On November 28, 2016, the United States District Court for the Northern District of Texas denied industry employers’ efforts to enjoin OSHA from beginning to enforce portions of OSHA’s May 2016 final rule that purports to prohibit, among other things: 1) disciplinary action against employees for not immediately reporting work-related injuries or illnesses; and 2) blanket, automatic post-accident/injury drug and alcohol testing.
In May 2016, OSHA published a new record keeping rule that included, among other provisions, an express anti-retaliation prohibition. Commentary to OSHA’s final rule suggested that employer policies requiring immediate reporting of injuries could have a chilling effect on employees reporting slow-developing or chronic injuries or illnesses. According to OSHA, to be reasonable, the policies must allow for reporting within a reasonable time after the employee realizes that he or she has suffered a work-related injury instead of requiring reporting immediately following the occurrence of an injury. The Commentary also implied that post-incident drug or alcohol testing under a blanket policy could constitute prohibited retaliation. Instead, OSHA instructed employers to “limit post-incident testing to situations in which employee drug use is likely to have contributed to the incident, and for which the drug test can accurately identify impairment caused by drug use.”
The National Association of Manufacturers and similar industry groups and employers filed a lawsuit in the Northern District of Texas (TEXO ABC/AGC, Inc., et al. v. Perez, Civil Action No. 3:16-cv-01998-D) shortly after the final rule was published, challenging the rule’s anti-retaliation provisions and seeking a preliminary injunction to prevent OSHA from beginning to enforce the provisions until the Court decided their underlying legal challenge. Although the original effective date for the rule had been August 10, 2016, OSHA voluntarily postponed its enforcement of the anti-retaliation provisions until December 1, 2016 to allow the Court to rule on the request for preliminary injunctive relief.
The Court has now denied the employers’ request for injunctive relief on narrow grounds, holding that the employers could not demonstrate immediate, irreparable harm if enforcement of the anti-retaliation rule became effective.

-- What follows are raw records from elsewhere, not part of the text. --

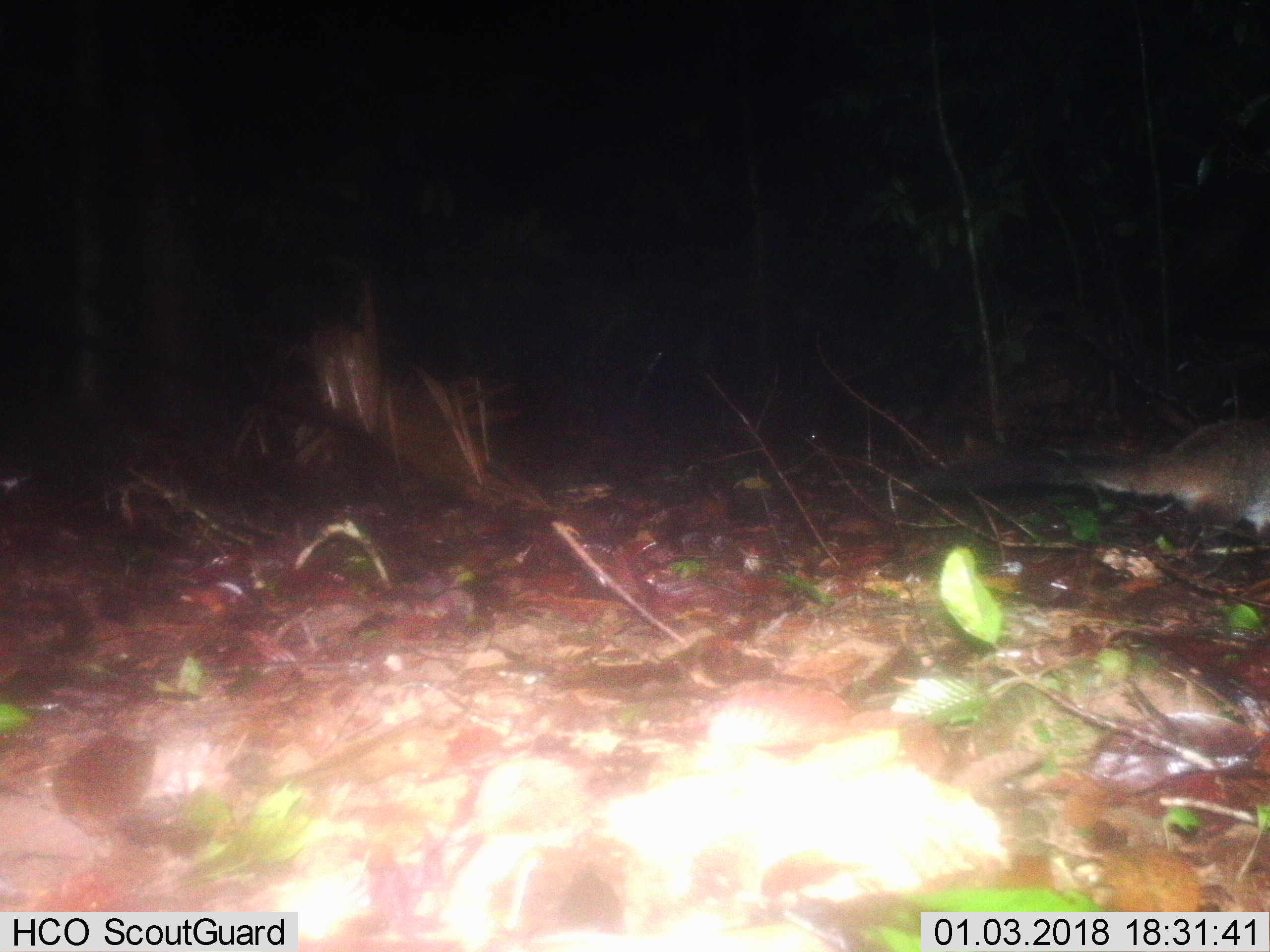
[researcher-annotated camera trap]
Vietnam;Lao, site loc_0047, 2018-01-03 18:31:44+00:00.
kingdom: Animalia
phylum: Chordata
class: Mammalia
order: Carnivora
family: Viverridae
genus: Paguma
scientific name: Paguma larvata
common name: masked palm civet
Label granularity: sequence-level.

The Court’s decision was limited to the element of irreparable harm, and did not reach the underlying merits of the claim that the new rule creates an unlawful enforcement scheme under OSHA. In short, the Court has allowed OSHA to implement the new rule without deciding whether the rule is valid.

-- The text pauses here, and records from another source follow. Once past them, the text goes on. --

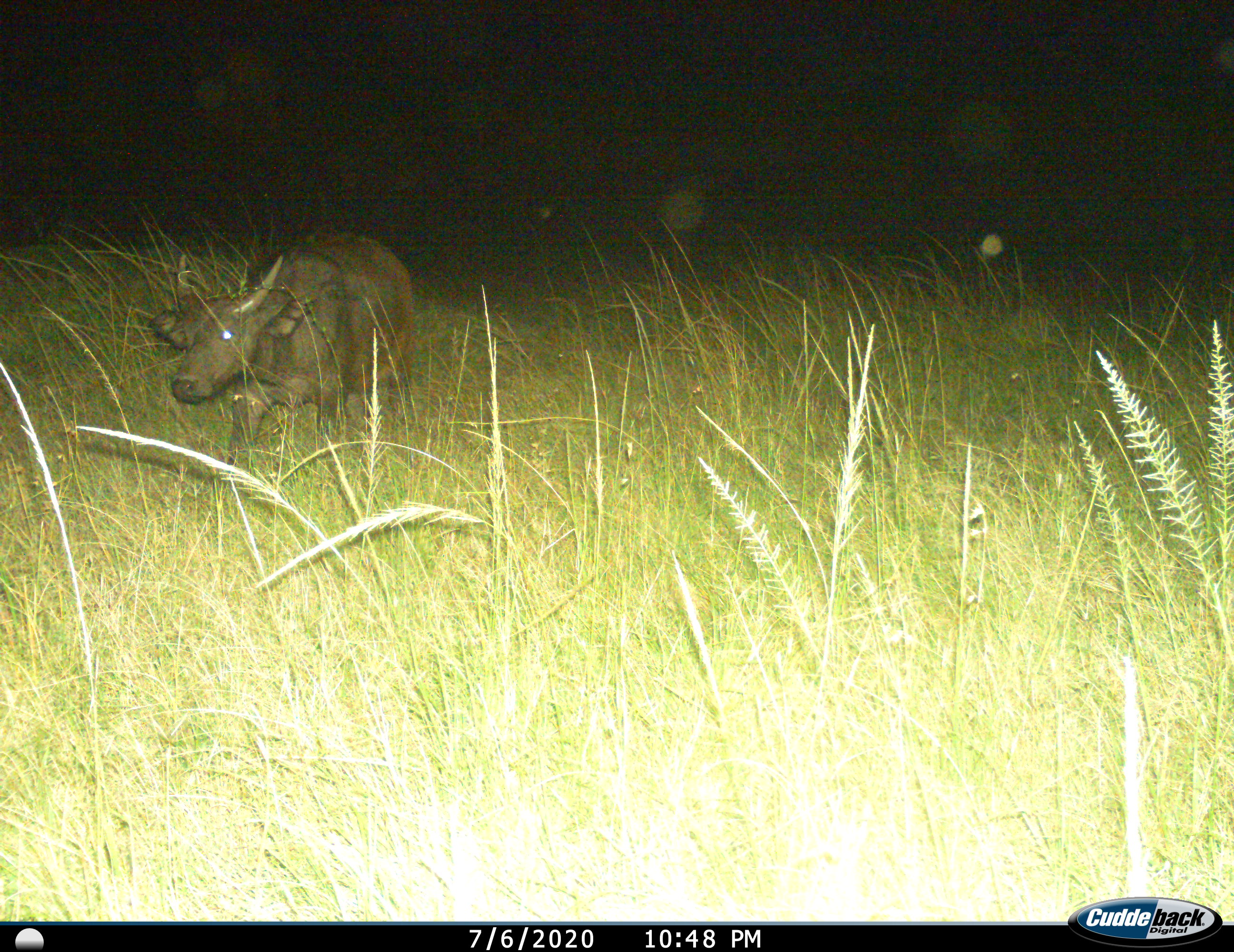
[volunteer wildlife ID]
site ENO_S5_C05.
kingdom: Animalia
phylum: Chordata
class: Mammalia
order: Artiodactyla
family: Bovidae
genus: Syncerus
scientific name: Syncerus caffer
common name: african buffalo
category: buffalo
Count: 1.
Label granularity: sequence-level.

The Texas District Court’s ruling means that OSHA’s regulations are now in effect, allowing OSHA to investigate complaints by employees who have suffered retaliation under blanket drug and alcohol testing policies or who have suffered adverse or disciplinary action for “late” injury reporting. In addition to ongoing litigation, additional complications may result from additional/different regulatory changes made by the incoming new presidential administration early next year. For now, however, OSHA’s regulations are fully in effect. They have not been “approved,” however, so employers cited under them are able to challenge the citation based upon the rules’ invalidity. Employers are urged to consult with counsel to determine whether immediate changes to their accident reporting and drug testing policies and programs are needed, and, of course, whenever they receive a citation under these rules.